Swiss inflation slowed to 1.1% in August, and has been within the central bank’s 0-2% target range for 15 months.
“Further cuts in the SNB policy rate may become necessary in the coming quarters to ensure price stability over the medium term,” said SNB Chairman Thomas Jordan in prepared remarks for a press conference after what was his 42nd and last monetary policy meeting following a 12-year stint at the helm.
The Swiss franc strengthened 0.4% to 0.8474 francs per U.S. dollar.
Adrian Prettejohn, Europe economist at Capital Economics, the SNB’s “accompanying statement was very dovish and indicated that there are at least two more rate cuts on the way, probably in 25 basis point increments in December and March.”
“Despite the emphasis on the impact of the franc’s strength on inflation, the SNB gave no indication that it is going to use FX interventions to influence the franc’s value,” he added.
Stocks making notable moves in Thursday’s premarket action:
Micron Technology shares are jumping nearly 16% after the memory-chip company gave a revenue outlook above Wall Street expectations.
Shares of other chipmakers are rising in response to Micron’s comments, with Nvidia up 1.5%, Advanced Micro Devices adding nearly 2% and Intel gaining 2.5%.
Jefferies Financial shares are down nearly 6% despite saying revenue surged in the latest quarter driven by gains across both its investment banking and asset management divisions.
H.B. Fuller stock is falling 9% after the specialty chemicals company cut its full-year outlook after slowing market demand.
Concentrix shares are diving 14% after the global technology and services company reported fiscal third-quarter adjusted earnings of $2.87 a share missing analysts’ expectations of $2.93.
Here are some of the companies presenting earnings on Thursday:
Before the opening bell.
Accenture
TD SYNNEX
CarMax
Jabil
After the close.
Costco Wholesale
BlackBerry
Vail Resorts
Here are some of the potential market catalysts due Thursday for traders to consider:
8:30 a.m. Eastern. U.S. weekly initial jobless claims.
8:30 a.m. U.S. GDP for the second quarter, second revision.
8:30 a.m. U.S. durable goods orders for August.
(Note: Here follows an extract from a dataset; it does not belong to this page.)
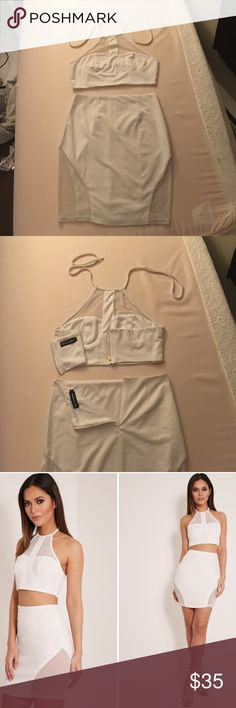 White Halter and High Waist Skirt Co-Ord Two Piece White halter top and skirt with mesh inlets like in the pictures. Size 10 top and bottom. Only worn once, was too loose (I'm normally a size 3/4 US or 6/8 UK but I ordered up). Other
9:15 a.m. Federal Reserve Governor Michelle Bowman speaks on policy and the economic outlook.
9:20 a.m. Fed Chair Jerome Powell gives pre-recorded opening remarks.
9:25 a.m. New York Fed President John Williams speaks at Treasury conference.
10:00 a.m. U.S. pending home sales for August.
10:30 a.m. Fed Vice Chair for Supervision Michael Barr speaks at Treasury conference.
10:30 a.m. Fed Governor Lisa Cook takes part in technology roundtable.
1:00 p.m. Treasury releases results of $44 billion auction of 7-year notes.
1:00 p.m. Minneapolis Fed President Neel Kashkari speaks with Fed Vice Chair for Supervision Michael Barr on banking supervision and inclusive lending.
How are stock-index futures trading:
S&P 500 futures are up 0.8%.
Dow Jones Industrial Average futures are gaining 0.5%.
Nasdaq 100 futures are adding 1.3%.
On Wednesday, the Dow Jones Industrial Average fell 293 points, or 0.7%, to 41,915, the S&P 500 declined 11 points, or 0.19%, to 5,722, and the Nasdaq Composite gained 8 points, or 0.04%, to 18,082.
Futures indicate the S&P 500 will jump to a fresh record high at the opening bell on Wall Street.
Oil prices are falling, however, after a report that Saudi Arabia will abandon its $100 a barrel target and raise production, and as supply fears ease on talk of a possible ceasefire between Israel and Hezbollah.
“It’s a good day to be invested in the markets as major equity indices pushed ahead across Europe and Asia,” says Russ Mould, investment director at AJ Bell.
“Fresh from big stimulus measures earlier in the week, all eyes remained focused on China amid talk that Beijing might inject up to 1 trillion yuan of capital into its top banks and to support the economy through interest rate cuts,” Mould adds.